Written task: The line that contains "In terms of" and every line after it, down to the last one, must be restated word for word, with no pictures.

___ Task inputs ___

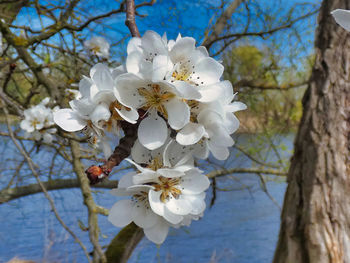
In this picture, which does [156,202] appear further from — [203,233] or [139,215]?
[203,233]

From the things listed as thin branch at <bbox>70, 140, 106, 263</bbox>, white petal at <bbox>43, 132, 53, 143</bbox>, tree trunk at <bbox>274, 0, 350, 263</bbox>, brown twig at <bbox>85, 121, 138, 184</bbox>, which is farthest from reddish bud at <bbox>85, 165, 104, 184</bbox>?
tree trunk at <bbox>274, 0, 350, 263</bbox>

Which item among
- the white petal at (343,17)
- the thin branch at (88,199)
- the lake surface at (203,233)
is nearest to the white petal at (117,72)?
the white petal at (343,17)

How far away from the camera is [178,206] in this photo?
0.43 meters

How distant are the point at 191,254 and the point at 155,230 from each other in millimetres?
4205

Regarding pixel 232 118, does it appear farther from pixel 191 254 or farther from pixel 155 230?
pixel 191 254

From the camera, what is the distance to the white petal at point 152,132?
0.38 m

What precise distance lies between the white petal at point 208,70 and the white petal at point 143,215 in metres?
0.16

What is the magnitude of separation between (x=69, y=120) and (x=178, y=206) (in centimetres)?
15

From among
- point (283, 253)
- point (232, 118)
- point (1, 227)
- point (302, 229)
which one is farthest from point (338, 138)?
point (1, 227)

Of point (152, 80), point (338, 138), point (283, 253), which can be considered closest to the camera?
point (152, 80)

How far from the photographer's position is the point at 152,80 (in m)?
0.37

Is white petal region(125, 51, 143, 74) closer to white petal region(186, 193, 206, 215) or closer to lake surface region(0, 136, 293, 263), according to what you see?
white petal region(186, 193, 206, 215)

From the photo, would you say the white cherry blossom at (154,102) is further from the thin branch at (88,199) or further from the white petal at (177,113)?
the thin branch at (88,199)

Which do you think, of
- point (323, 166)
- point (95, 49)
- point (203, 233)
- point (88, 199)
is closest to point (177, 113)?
point (88, 199)
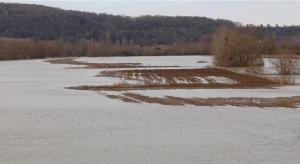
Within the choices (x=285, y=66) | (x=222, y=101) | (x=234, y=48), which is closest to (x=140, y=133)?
(x=222, y=101)

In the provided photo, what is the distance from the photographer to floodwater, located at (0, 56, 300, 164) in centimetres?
1523

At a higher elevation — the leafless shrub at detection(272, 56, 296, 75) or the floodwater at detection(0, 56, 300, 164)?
the leafless shrub at detection(272, 56, 296, 75)

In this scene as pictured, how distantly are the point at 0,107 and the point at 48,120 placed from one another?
5.66 m

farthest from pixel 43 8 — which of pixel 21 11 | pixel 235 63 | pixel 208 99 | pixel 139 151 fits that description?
pixel 139 151

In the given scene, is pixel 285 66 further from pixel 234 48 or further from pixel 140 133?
pixel 140 133

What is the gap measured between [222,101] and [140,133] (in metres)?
11.6

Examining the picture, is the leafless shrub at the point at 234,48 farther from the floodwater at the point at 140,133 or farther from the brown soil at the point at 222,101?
the floodwater at the point at 140,133

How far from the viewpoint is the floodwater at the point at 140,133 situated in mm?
15227

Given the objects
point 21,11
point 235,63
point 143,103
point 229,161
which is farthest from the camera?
point 21,11

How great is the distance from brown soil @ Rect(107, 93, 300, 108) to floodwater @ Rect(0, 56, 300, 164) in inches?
54.1

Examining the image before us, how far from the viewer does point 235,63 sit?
234 feet

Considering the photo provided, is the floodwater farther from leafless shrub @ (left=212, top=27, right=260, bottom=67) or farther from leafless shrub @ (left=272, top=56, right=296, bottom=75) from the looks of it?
leafless shrub @ (left=212, top=27, right=260, bottom=67)

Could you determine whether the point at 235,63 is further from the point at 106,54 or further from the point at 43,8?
the point at 43,8

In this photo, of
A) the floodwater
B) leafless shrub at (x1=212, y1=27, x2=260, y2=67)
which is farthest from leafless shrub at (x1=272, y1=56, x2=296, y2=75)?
the floodwater
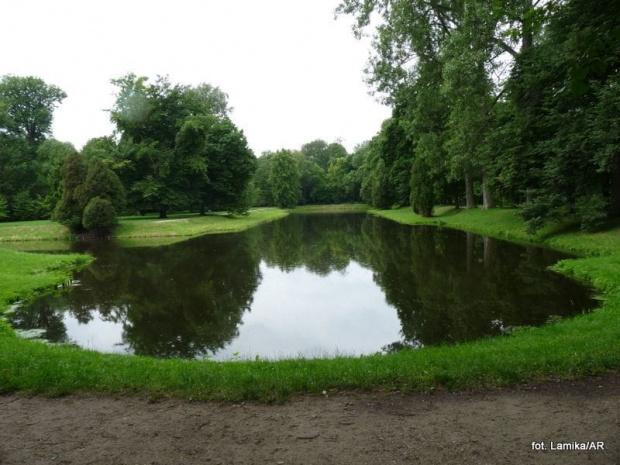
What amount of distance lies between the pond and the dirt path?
9.36 feet

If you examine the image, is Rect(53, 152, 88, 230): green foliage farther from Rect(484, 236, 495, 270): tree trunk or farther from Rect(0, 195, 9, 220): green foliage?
Rect(484, 236, 495, 270): tree trunk

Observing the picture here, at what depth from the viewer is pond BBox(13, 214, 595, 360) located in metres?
8.41

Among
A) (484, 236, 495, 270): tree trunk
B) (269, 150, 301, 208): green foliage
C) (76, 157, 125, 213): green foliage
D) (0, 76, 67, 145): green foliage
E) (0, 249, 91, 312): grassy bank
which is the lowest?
(484, 236, 495, 270): tree trunk

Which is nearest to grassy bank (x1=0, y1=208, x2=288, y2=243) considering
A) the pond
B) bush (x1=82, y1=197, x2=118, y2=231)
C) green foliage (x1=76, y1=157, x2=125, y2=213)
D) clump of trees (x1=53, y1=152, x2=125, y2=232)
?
clump of trees (x1=53, y1=152, x2=125, y2=232)

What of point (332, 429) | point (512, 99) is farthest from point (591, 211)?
point (332, 429)

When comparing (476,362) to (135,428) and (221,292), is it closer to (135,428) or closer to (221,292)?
(135,428)

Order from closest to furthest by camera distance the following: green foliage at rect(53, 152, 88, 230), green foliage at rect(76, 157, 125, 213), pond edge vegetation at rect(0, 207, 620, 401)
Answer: pond edge vegetation at rect(0, 207, 620, 401) < green foliage at rect(76, 157, 125, 213) < green foliage at rect(53, 152, 88, 230)

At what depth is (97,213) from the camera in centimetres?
3039

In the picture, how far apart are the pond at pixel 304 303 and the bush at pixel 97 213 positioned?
42.5 feet

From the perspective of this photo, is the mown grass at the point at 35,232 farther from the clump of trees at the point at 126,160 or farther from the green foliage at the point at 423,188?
the green foliage at the point at 423,188

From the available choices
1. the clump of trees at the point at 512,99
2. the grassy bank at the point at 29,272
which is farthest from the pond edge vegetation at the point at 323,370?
the clump of trees at the point at 512,99

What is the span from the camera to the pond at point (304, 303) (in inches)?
331

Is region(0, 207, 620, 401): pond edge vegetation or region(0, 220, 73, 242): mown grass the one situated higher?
region(0, 220, 73, 242): mown grass

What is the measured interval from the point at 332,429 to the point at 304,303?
7713mm
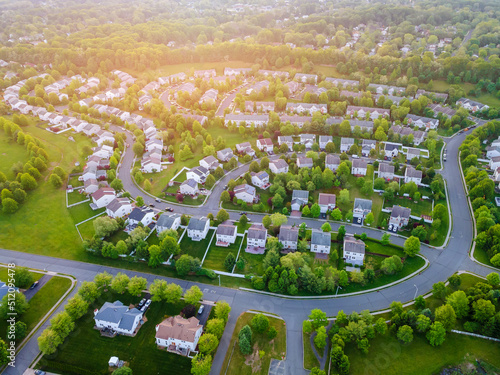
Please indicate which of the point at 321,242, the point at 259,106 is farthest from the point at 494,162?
the point at 259,106

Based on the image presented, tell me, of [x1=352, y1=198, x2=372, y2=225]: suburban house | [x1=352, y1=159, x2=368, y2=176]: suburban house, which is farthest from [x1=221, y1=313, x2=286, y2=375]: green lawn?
[x1=352, y1=159, x2=368, y2=176]: suburban house

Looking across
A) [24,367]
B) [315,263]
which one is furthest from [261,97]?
[24,367]

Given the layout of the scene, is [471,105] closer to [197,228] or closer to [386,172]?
[386,172]

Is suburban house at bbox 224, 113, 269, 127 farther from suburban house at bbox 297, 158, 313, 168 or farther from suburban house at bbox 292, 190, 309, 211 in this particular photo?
suburban house at bbox 292, 190, 309, 211

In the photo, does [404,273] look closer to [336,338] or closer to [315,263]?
[315,263]

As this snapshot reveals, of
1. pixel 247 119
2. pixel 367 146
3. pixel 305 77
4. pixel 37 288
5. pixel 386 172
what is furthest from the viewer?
pixel 305 77

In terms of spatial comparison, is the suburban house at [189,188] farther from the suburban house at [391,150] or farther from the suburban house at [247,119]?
the suburban house at [391,150]

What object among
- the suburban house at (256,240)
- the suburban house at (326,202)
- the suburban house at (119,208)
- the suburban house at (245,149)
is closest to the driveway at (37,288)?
the suburban house at (119,208)
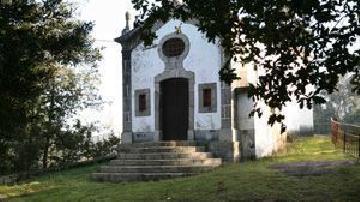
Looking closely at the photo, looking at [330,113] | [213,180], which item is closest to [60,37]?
[213,180]

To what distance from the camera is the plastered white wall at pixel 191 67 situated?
20.3 meters

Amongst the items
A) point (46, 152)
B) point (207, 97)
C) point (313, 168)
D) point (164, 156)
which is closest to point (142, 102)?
point (207, 97)

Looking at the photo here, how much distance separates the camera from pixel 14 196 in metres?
15.9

___

Result of this exercise:
In terms of spatial comparison, is the suburban house at [189,188] farther from the suburban house at [391,150] or farther from the suburban house at [247,119]?
the suburban house at [391,150]

What object among
- the suburban house at (256,240)
- the suburban house at (326,202)
- the suburban house at (119,208)
- the suburban house at (245,149)
is closest to the driveway at (37,288)?
the suburban house at (119,208)
Looking closely at the photo, looking at [330,113] | [213,180], which item is closest to [60,37]?
[213,180]

To what distance from the camera is the plastered white wall at pixel 191 67 situated?
20.3 meters

Amongst the items
A) point (46, 152)
B) point (207, 97)
C) point (313, 168)
D) point (164, 156)
which is closest to point (142, 102)?
point (207, 97)

Looking at the photo here, how much distance separates the camera from pixel 14 196 in metres?
15.9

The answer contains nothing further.